Galaxy S24 i Xiaomi 14 będą piekielnie mocne, ale możesz na nich nie uruchomić ulubionych aplikacji
-
- 24.03.2023, godz. 10:28
Smartfony w 2024 roku będą zdecydowanie mocniejsze od telefonów z tego roku. Jednak zajdą też duże zmiany i nie pozwolą one otwierać wielu aplikacji.
Czekając na najnowsze flagowce nie oczekujemy tylko samych telefonów, ale też kolejnej generacji podzespołów, które będą je napędzać. Bez wątpienia najważniejszym z nich - swoistym sercem telefonu - jest procesor, który odpowiada za wszystkie funkcje obliczeniowe urządzenia. Dzięki najnowszemu przeciekowi dowiedzieliśmy się kilku nowych informacji na temat SoC, które napędzać będzie flagowce wszystkich największych firm w przyszłym roku. Nadchodzący Snapdragon 8 Gen 3 wprowadzi spore zmiany, ale też uniemożliwi korzystanie z niektórych aplikacji.

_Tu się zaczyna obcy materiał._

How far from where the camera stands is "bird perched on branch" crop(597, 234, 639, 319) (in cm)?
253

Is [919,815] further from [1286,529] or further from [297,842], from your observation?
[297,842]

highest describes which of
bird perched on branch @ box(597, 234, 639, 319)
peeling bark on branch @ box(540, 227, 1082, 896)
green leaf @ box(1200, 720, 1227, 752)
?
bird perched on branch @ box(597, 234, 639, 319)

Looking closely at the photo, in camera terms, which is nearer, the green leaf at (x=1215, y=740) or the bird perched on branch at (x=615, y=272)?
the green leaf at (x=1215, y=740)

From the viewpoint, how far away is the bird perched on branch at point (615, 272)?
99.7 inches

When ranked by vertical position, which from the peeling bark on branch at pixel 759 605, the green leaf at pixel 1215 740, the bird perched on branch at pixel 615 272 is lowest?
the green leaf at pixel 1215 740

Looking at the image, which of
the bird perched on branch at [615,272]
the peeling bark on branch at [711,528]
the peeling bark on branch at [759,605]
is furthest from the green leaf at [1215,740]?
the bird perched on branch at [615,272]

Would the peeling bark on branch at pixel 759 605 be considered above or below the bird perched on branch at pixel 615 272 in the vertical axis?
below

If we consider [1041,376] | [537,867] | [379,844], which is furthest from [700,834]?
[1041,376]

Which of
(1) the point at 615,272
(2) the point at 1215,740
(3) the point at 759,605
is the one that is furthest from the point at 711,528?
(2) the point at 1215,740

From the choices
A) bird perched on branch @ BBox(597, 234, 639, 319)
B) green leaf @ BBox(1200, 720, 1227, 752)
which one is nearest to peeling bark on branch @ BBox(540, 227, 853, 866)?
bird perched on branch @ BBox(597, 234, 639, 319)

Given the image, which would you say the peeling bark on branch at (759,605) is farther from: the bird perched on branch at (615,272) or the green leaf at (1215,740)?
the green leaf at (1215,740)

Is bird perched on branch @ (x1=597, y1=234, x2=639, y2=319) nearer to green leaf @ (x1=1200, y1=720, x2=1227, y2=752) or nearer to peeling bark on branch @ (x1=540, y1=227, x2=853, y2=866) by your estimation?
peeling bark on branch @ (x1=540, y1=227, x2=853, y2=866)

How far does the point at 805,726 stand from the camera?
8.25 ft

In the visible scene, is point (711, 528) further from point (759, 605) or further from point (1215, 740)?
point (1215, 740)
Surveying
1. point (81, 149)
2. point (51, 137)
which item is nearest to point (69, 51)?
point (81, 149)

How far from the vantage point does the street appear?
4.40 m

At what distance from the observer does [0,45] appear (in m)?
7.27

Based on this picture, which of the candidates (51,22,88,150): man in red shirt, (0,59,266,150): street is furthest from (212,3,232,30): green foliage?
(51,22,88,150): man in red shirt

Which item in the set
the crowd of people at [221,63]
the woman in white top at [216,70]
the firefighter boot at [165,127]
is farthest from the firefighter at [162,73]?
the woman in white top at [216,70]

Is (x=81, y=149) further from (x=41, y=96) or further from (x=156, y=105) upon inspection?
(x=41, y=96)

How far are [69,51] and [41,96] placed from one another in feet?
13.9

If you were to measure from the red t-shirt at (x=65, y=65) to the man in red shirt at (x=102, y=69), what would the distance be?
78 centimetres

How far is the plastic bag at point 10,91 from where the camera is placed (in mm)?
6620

Według przecieków zaprezentowanych przez Kubę Wojciechowskiego, przyszłoroczny układ od Qualcomm ma się charakteryzować nietypowym układem rdzeni. Zostaną one połączone w konfiguracji 1+3+2+2. Oznacza to, że procesor będzie miał:
- Jeden najmocniejszy rdzeń Hunter ELP (Xn) Gold+
- Trzy mocne rdzenie Hunter (A7XX) Gold
- Dwa średnie rdzenie Hunter (A7XX) Titanium
- Dwa energooszczędne rdzenie (A5XX) Silver
According to my sources, the SoC will have the following CPU config:
— Kuba Wojciechowski :3 (@Za_Raczke) March 23, 2023
2x Arm codename Hayes (A5xx) "silver" cores
3x Arm codename Hunter (A7xx) "gold" cores
2x Arm codename Hunter (A7xx) "titanium" cores
1x Arm codename Hunter ELP (Xn) "gold+" core
W porównaniu do układów używanych teraz, wygląda na to, że Qualcomm chce zastosować mniej energooszczędnych rdzeni na rzecz mocniejszych rdzeni z serii A700 w dwóch konfiguracjach mocy. Dzięki temu możliwości multitaskingu telefonów z tym czipem powinny zostać znacząco zmniejszone, a dzięki mocniejszym rdzeniom energooszczędnym jednocześnie nie powinniśmy odczuć zmian w prędkości wykonywania podstawowych zadań wykorzystujących najsłabsze rdzenie, nawet pomimo ich mniejszej liczby. Nowe układy zostaną też wyposażone w nową wersję układu graficznego Adreno 750, którego taktowanie powinno sięgnąć 770 MHz.
Zobacz również:
- Spory problem z Samsungami Galaxy S23, S23 Plus. Chodzi o aparaty
- Chcesz kupić Samsunga Galaxy A54? Oto najlepsze i najgorsze zmiany w nowym średniaku
- Kiedyś słaba kopia, teraz świetny wybór. Oto dlaczego MIUI jest nakładką na Androida dla Ciebie
Jak widać, najnowszy procesor od Qualcomma ma wykorzystać nie tylko nowy układ rdzeni, ale też zupełnie nowe rdzenie. Będzie się to wiązało nie tylko ze zwiększoną wydajnością, ale też z jednym skutkiem ubocznym. ARM, firma produkująca rdzenie wykorzystywane w procesorach Snapdragon, nie wyposaża już swoich nowych projektów we wsparcie dla instrukcji 32-bitowych. Oznacza to, że Qualcomm Snapdragon 8 Gen 3 nie będzie już wspierał aplikacji napisanych w 32-bitowej architekturze.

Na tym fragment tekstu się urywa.